Hydrograph of simulated versus observed flow during calibration.

Figure 2

Hydrograph of simulated versus observed flow during calibration.

Close modal

Spatial scale data such as land use/land cover, soil, and slope were defined and analyzed in HRUs analysis. The time scale data such as rainfall data, temperature data, relative humidity data, solar radiation data, and wind speed data were prepared in the text format. The weather generator data was developed for the principal station and imported into the SWAT database to generate solar radiation data, wind speed data, and relative humidity data for secondary stations. The prepared time scale data and the developed weather generator data were loaded and written in this stage of the model setup. The modification of the SWAT model database and input files is allowed in the edit SWAT input. The incorrectly inputted data could be edited so that the correct output would be generated. The input to the model is finalized and the output is generated and read after running the model in the SWAT simulation. For this study, the SWAT model was run with the historic meteorological data of 1987–2017 by keeping three years (1987–1989) for the warm-up period to avoid the impacts of the initial conditions of the model.

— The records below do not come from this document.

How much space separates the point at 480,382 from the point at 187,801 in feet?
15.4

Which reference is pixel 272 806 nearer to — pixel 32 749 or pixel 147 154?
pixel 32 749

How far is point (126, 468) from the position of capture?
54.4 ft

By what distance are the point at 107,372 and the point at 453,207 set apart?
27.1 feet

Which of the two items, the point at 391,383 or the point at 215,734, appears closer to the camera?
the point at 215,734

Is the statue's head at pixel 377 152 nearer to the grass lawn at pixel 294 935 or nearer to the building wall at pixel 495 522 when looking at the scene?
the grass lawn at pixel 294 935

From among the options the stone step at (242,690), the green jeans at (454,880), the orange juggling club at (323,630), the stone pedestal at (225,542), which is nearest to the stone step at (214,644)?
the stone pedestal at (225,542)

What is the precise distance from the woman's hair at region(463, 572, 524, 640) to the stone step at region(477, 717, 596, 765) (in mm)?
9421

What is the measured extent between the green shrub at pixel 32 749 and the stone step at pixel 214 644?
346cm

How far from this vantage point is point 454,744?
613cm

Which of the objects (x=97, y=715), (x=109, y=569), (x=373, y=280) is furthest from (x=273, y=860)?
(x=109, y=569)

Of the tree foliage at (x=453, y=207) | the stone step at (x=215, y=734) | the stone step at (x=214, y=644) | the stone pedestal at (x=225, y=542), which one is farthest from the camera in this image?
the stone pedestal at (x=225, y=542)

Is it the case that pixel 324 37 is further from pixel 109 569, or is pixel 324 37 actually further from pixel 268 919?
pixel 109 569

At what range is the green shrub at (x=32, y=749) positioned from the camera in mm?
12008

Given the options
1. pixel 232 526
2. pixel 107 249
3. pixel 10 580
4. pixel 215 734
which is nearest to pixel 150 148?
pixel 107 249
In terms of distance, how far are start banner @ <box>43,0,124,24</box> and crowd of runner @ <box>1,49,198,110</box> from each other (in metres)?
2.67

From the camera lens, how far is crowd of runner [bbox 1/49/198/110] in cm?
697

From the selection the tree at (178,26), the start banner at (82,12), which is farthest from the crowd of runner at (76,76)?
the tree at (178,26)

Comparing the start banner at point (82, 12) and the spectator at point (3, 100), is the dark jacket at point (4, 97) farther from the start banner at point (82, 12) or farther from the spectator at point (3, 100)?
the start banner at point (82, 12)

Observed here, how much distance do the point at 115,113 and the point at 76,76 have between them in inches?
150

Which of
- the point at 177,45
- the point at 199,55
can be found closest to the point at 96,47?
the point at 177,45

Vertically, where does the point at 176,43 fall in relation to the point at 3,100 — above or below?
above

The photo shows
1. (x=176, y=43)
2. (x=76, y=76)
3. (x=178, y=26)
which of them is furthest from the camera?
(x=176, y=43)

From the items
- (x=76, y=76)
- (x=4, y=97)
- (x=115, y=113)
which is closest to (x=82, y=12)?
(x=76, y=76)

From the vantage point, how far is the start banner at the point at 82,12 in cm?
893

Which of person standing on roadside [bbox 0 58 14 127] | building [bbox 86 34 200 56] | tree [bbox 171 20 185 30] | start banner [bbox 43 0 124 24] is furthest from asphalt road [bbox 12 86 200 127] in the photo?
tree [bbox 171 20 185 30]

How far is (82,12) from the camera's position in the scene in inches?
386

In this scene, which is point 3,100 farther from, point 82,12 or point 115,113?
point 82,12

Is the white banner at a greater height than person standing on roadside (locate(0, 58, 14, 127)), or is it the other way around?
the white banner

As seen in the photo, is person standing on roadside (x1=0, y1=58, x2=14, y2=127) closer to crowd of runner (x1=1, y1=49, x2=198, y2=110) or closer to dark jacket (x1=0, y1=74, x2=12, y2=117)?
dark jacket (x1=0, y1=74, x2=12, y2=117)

The soil and water assessment tool-calibration and uncertainty procedures

The output files, which could be obtained after the SWAT model run are the results, generated corresponding to measured data and need to be calibrated and validated. SWAT Calibration and Uncertainty Procedures (SWAT-CUP) is a program that was developed to link the SWAT model output to calibration and validation programs (Addor & Melsen 2019). The SWAT-CUP requires outputs, which are extracted from the SWAT model output files to do automate calibration. The uncertain model parameters are selected roughly at the beginning and systematically changed looking at their sensitivity after each simulation. Finally, sensitive parameters with which the hydrology of the watershed could be influenced were identified and the calibration and validation of the model were accomplished through the sequential uncertainty fitting interface-2 (SUFI-2) of SWAT-CUP.

Analysis of sensitive parameters

Sensitivity analysis is an important procedure to distinguish necessary variables and its priority needed during calibration and validation of the hydrological model (Mtibaa et al. 2018). For this study, at the beginning, 18 flow parameters were selected from SWAT-CUP (Absolute_ SWAT_Value.txt). Global and One-at-a-time are two forms of sensitivity analysis (Nyeko 2015). For this purpose, a global form of sensitivity analysis that allows changing each parameter at a-time was employed. The t-stat and p-value indicate the measure and significance of sensitivity respectively (Shi et al. 2017; Qi et al. 2018) where greater absolute values of t-test indicate high sensitivity and p-value of zero results stand for larger significance.

Uncertainty analysis

As Neitsch et al. 2011 suggested, in distributed models uncertainty may arise due to model input, of the conceptual model, uncertainty from parameter and response. To get good value and help the conclusion regarding possible care policies for the case in land use/cover change, change in climate, allocation of water, and control of pollution, it is necessary to carry out calibration and uncertainty analysis of the model (Yang et al. 2008). For the study watershed, uncertainty analysis was carried out through the SUFI-2 algorithm which performed parameter uncertainty that accounted for all uncertainty.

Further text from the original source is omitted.